Micke et Bianca n’ont d’autre choix que de se mouler au cadre institué du voisinage.

« Il faut maintenir les voisins à distance, mais à aucun prix paraître asocial ou ingrat. » (p.38)

Mais lorsque Bianca est renversée par la voiture de Jacqueline, c’est tout un univers apparemment paisible qui vole en éclats : Jacqueline a-t-elle délibérément voulu tuer Bianca ? Si oui, pour quelles raisons ? Une inclination pour Micke ? Une vengeance personnelle ? Car jamais Bianca et Jacqueline n’ont vraiment pu s’entendre, la première affichant son dédain face au spectacle pathétique offert quotidiennement par sa voisine. Quelles luttes intestines ont finalement tissé une toile venimeuse entre voisins ?

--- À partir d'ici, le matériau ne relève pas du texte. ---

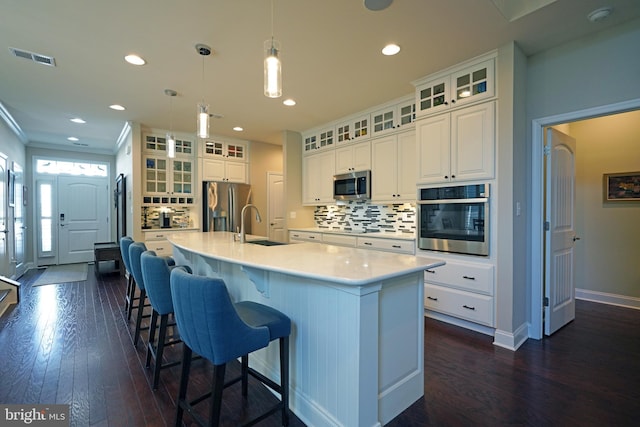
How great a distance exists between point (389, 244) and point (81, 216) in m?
7.32

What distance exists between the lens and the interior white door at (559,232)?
2.81m

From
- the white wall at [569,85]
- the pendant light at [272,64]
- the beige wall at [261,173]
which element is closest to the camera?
the pendant light at [272,64]

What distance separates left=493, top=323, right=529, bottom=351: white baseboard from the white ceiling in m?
2.54

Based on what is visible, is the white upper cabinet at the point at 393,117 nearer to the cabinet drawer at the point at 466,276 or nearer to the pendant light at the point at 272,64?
the cabinet drawer at the point at 466,276

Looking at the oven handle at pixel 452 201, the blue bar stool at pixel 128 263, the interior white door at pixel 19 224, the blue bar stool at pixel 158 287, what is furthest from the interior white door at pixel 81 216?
the oven handle at pixel 452 201

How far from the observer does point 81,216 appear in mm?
6965

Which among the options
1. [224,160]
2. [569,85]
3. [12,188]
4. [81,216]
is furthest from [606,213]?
[81,216]

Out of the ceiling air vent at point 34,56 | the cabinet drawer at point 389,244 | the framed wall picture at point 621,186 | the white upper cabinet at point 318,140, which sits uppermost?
the ceiling air vent at point 34,56

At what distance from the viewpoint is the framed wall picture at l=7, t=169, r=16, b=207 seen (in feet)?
15.4

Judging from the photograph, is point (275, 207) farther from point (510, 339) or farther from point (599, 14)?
point (599, 14)

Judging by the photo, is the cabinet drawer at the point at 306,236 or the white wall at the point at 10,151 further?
the cabinet drawer at the point at 306,236

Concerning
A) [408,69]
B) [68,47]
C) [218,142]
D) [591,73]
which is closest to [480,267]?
[591,73]

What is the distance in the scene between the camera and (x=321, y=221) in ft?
18.6

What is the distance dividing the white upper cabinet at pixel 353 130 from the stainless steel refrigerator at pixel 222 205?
1958 mm
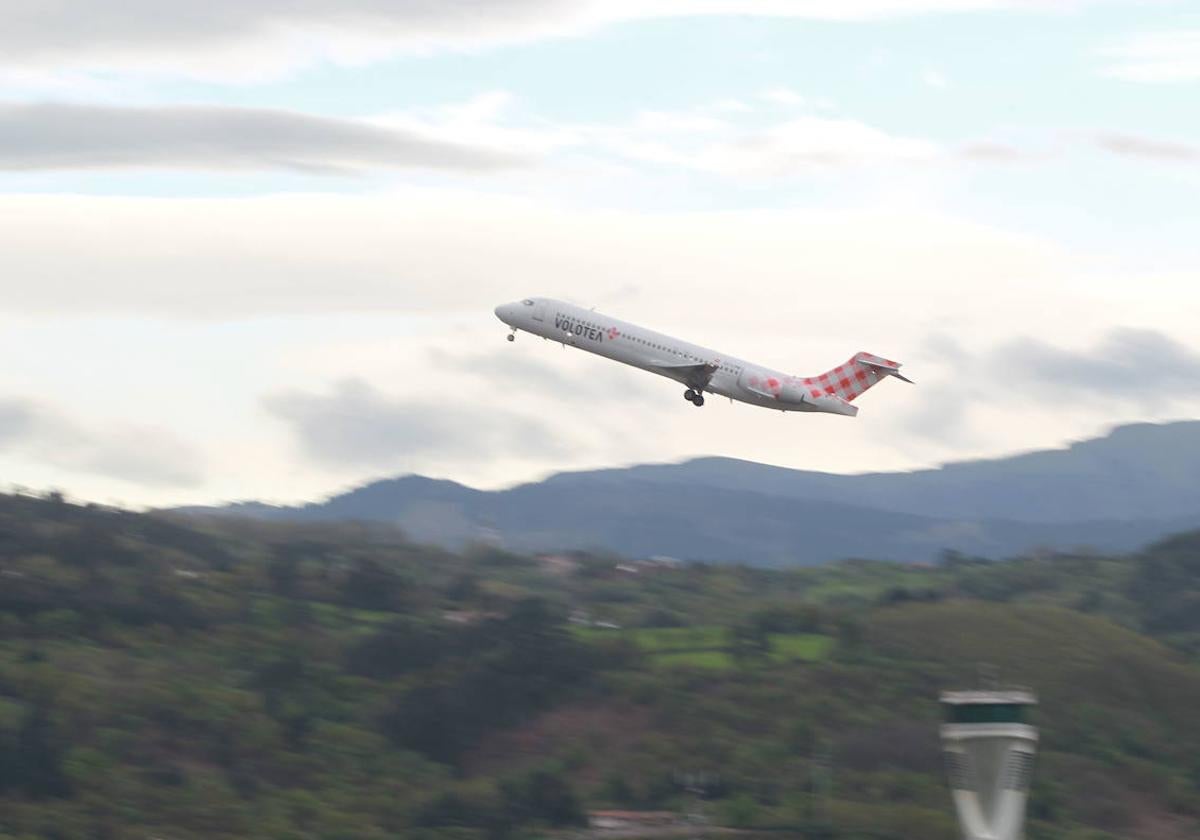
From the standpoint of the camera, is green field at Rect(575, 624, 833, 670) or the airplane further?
green field at Rect(575, 624, 833, 670)

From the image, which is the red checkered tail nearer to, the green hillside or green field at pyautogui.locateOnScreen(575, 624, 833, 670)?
the green hillside

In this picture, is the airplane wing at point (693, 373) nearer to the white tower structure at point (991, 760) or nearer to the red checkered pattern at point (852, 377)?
the red checkered pattern at point (852, 377)

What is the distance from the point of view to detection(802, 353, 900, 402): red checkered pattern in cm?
12369

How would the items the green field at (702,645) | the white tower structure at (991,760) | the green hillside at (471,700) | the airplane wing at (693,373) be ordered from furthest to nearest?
1. the green field at (702,645)
2. the green hillside at (471,700)
3. the airplane wing at (693,373)
4. the white tower structure at (991,760)

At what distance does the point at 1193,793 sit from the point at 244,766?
79.7m

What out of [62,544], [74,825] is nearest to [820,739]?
[74,825]

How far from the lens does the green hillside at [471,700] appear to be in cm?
12556

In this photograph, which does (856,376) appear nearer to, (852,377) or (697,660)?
(852,377)

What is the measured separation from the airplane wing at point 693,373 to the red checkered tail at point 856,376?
25.3ft

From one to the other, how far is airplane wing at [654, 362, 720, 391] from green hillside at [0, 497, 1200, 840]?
Result: 29.1 m

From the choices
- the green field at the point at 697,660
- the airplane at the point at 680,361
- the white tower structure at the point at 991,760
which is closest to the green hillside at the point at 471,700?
the green field at the point at 697,660

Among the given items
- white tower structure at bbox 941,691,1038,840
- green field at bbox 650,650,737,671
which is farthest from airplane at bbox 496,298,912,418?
white tower structure at bbox 941,691,1038,840

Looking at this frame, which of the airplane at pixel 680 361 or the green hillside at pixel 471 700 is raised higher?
the airplane at pixel 680 361

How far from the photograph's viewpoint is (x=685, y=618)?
196 meters
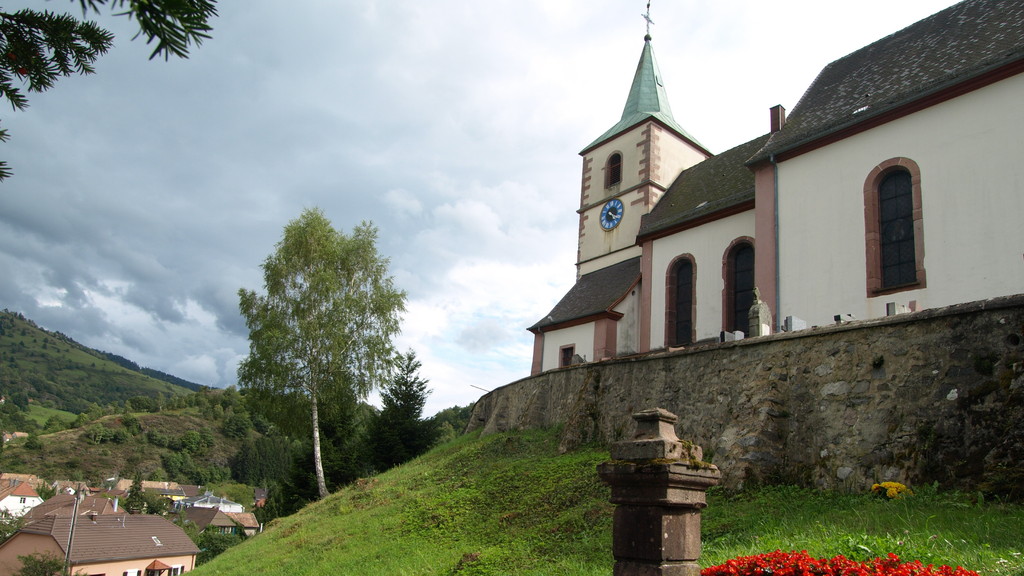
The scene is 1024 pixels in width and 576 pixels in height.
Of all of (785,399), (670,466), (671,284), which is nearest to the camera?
(670,466)

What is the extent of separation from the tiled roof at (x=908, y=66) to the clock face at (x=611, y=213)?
36.8 feet

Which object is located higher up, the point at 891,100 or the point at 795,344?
the point at 891,100

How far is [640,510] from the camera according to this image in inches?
216

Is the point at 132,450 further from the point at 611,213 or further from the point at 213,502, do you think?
the point at 611,213

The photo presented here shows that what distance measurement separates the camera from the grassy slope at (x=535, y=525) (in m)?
Result: 7.19

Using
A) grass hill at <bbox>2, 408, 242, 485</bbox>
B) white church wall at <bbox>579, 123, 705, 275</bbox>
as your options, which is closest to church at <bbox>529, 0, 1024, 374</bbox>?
white church wall at <bbox>579, 123, 705, 275</bbox>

« C’était un acte de vengeance, une déclaration de guerre. Mais pourquoi ? Toujours la même vieille histoire. » (p.278)

Pour Micke, c’est sa vie qui se brise. Lui qui avait voulu fuir la capitale pour recommencer sa vie à zéro, il se retrouve face à un néant tragique.

« J’aurais aimé ne jamais emménager ici. Le rêve d’une vie tranquille dans un quartier résidentiel n’était qu’une chimère. » (p.333)

M.T. Edvardsson signe un thriller domestique comme on les aime tant, accordant une bonne place à la complexité psychologique de chacun. Centré sur la narration des personnages de Micke, Jacqueline et Fabian, le fil de l’histoire de dédouble entre l’avant et l’après de l’accident. On est ému par l’humanité de chacun de ces protagonistes, chacun étant empêtré dans une situation dont il ou elle peine à s’extraire, hanté par des démons plus ou moins avouables. On sera sensible au fiel qui se distille entre voisins, lorsque les volets sont fermés et que les langues se délient… Car, au final, qu’est-ce qui se trame derrière les portes du voisinage ?

« Certaines choses ne se réparent pas. Que fait-on avec ce qu’on n’arrive pas à réparer ? On le cache, on le jette, on l’oublie. » (p.181)

Sous couvert d’un masque de cordialité, que cache chacun ? Un seul mot d’ordre une fois le livre refermé : face à vos voisins, restez sur vos gardes… La prudence est de mise !


Ceux d’à côté, M.T. EDVARDSSON, traduit du suédois par Rémi Cassaigne, éditions SONATINE, 2022, 410 pages, 22€.

2 réflexions au sujet de “« Ceux d’à côté », M.T. Edvardsson : chers voisins…”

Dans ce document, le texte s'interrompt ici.